Polycystic ovary syndrome (PCOS) is one of the most common endocrine disorders in reproductive‐age women with a prevalence of 10–15%.[ 1 , 2 ] PCOS is tightly linked with the metabolic syndrome, with most women having insulin resistance as well as a greater risk for dyslipidemia and overweight/obese. Not surprisingly, PCOS is also an established risk factor for nonalcoholic fatty liver disease (NAFLD), with 40%–55% of women with PCOS having imaging‐confirmed hepatic steatosis.[ 3 ] This high risk of NAFLD likely relates to coexisting metabolic disease in PCOS as well as elevated levels of circulating androgens, which also promote hepatic steatosis in women.[ 4 , 5 ] However, whether PCOS is associated with more clinically significant manifestations of NAFLD, such as nonalcoholic steatohepatitis (NASH), remains unclear. Such findings are relevant to the need for routine NAFLD screening in adolescents and young women with PCOS in addition to prognosticating the risk of progressive liver disease among young women with NAFLD.

MATERIAL AND METHODS

This study leveraged the US National Inpatient Sample (NIS), the largest, publicly available, all‐payer inpatient, longitudinal database in the United States. The NIS was developed as part of the Health Cost and Utilization Project, which is sponsored by the Agency for Healthcare Research and Quality. Data are derived from over 7 million hospital admissions annually and include demographic variables and discharge diagnoses categorized by the International Classification of Diseases, tenth revision (ICD‐10) codes.[ 6 ] Weighted, the sample provides a nationally representative estimate of over 35 million hospital stays per year. The NIS does not capture outpatient encounters.

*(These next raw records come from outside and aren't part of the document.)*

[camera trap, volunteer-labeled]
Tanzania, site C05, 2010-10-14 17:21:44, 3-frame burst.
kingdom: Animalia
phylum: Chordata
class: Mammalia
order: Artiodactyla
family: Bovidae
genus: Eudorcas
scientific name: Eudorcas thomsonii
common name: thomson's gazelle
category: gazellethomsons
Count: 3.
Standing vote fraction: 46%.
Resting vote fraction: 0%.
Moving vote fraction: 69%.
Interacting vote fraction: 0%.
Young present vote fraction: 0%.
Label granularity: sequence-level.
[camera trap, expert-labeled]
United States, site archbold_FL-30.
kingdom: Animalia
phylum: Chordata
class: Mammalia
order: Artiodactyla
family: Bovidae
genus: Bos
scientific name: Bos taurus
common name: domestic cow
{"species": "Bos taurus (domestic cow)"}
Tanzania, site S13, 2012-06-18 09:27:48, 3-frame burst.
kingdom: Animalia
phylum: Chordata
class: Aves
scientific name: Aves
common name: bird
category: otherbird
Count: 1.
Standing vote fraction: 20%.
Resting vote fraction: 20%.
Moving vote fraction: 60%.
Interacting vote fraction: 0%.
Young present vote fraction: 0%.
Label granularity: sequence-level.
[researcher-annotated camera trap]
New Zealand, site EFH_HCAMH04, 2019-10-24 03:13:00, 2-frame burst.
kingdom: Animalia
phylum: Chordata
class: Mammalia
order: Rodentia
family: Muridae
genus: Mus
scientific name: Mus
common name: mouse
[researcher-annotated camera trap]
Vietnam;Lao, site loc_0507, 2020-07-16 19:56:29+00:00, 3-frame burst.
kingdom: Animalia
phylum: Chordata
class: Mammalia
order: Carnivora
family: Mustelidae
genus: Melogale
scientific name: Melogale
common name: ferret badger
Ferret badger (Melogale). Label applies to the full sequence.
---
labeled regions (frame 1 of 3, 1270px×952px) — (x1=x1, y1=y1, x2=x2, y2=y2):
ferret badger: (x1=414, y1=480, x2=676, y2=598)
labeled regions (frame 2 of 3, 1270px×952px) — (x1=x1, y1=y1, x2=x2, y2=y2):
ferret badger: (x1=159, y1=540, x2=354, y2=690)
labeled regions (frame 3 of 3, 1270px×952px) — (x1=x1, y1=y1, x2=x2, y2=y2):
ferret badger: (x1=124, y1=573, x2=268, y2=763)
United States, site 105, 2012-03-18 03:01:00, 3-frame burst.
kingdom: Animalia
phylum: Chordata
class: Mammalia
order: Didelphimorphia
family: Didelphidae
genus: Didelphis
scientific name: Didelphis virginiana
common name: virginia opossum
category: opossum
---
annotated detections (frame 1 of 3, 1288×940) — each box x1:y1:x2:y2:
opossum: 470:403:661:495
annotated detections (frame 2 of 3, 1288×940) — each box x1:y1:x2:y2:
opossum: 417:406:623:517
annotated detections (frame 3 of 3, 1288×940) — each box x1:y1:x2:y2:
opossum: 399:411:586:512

Using NIS data from 2016 to 2018, we evaluated the association of PCOS with the presence of NASH in reproductive‐age women (18–50 years old) and NAFLD defined by ICD‐10 K76.0. The 2016 start date was selected because a dedicated ICD‐10 code for NASH (K75.81) was introduced in the last quarter of 2015. PCOS was defined by ICD code E28.2. We excluded women with any potential non‐NAFLD causes of hepatic steatosis or steatohepatitis, such as alcohol‐related conditions, and women with NAFLD plus other concurrent acute or chronic liver diseases (Table S1).

Our outcome of interest was NASH defined by ICD‐10 K75.81 Covariates included demographics (age, race, rural vs. urban location, insurance status) and metabolic comorbidities, including diabetes (defined as “uncomplicated,” “complicated” for those with kidney, ophthalmic, neurologic, other specified or unspecified complications, and a “composite” value combining both that was used in our adjusted model), obesity, dyslipidemia, and hypertension (see Table S1). Demographic data were collected directly from the NIS database, and metabolic variables were determined by discharge diagnosis codes.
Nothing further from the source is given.